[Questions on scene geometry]

+===+

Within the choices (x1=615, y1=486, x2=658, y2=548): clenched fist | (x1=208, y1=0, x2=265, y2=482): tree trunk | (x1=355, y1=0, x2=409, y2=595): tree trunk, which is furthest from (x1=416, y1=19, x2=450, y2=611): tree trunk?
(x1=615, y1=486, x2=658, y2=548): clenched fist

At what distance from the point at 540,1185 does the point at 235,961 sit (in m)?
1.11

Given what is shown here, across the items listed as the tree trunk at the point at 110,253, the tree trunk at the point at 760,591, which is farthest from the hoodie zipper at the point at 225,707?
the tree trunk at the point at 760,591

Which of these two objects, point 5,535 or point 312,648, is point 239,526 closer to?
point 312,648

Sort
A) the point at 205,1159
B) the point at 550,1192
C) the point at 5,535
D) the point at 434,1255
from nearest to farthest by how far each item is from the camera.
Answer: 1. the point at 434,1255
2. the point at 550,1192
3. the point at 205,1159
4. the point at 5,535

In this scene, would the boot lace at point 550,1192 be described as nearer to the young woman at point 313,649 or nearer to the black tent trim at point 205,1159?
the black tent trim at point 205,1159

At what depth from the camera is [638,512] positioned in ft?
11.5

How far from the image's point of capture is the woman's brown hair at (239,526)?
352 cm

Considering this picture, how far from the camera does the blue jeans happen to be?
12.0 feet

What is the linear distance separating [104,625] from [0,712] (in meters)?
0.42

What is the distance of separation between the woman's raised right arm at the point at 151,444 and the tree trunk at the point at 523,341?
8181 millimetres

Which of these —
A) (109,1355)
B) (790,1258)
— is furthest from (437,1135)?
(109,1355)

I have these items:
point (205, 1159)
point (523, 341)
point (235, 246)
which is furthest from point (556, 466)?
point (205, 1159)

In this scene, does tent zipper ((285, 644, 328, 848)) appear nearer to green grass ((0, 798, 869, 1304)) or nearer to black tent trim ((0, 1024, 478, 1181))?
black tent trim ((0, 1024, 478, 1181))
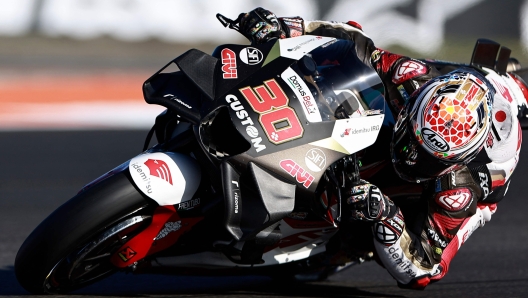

+===+

* **THE EXERCISE**
Pull out each line of the data above that contains the string "woman". Case counts.

* **THE COMPLETED TASK**
In this scene, would the boot lace at point 550,1192 be described as nearer to the young woman at point 313,649 or nearer to the black tent trim at point 205,1159?
How far from the image's point of capture is the woman's brown hair at (239,526)?
What is the distance of separation between the woman's raised right arm at the point at 151,444 and the tree trunk at the point at 523,341?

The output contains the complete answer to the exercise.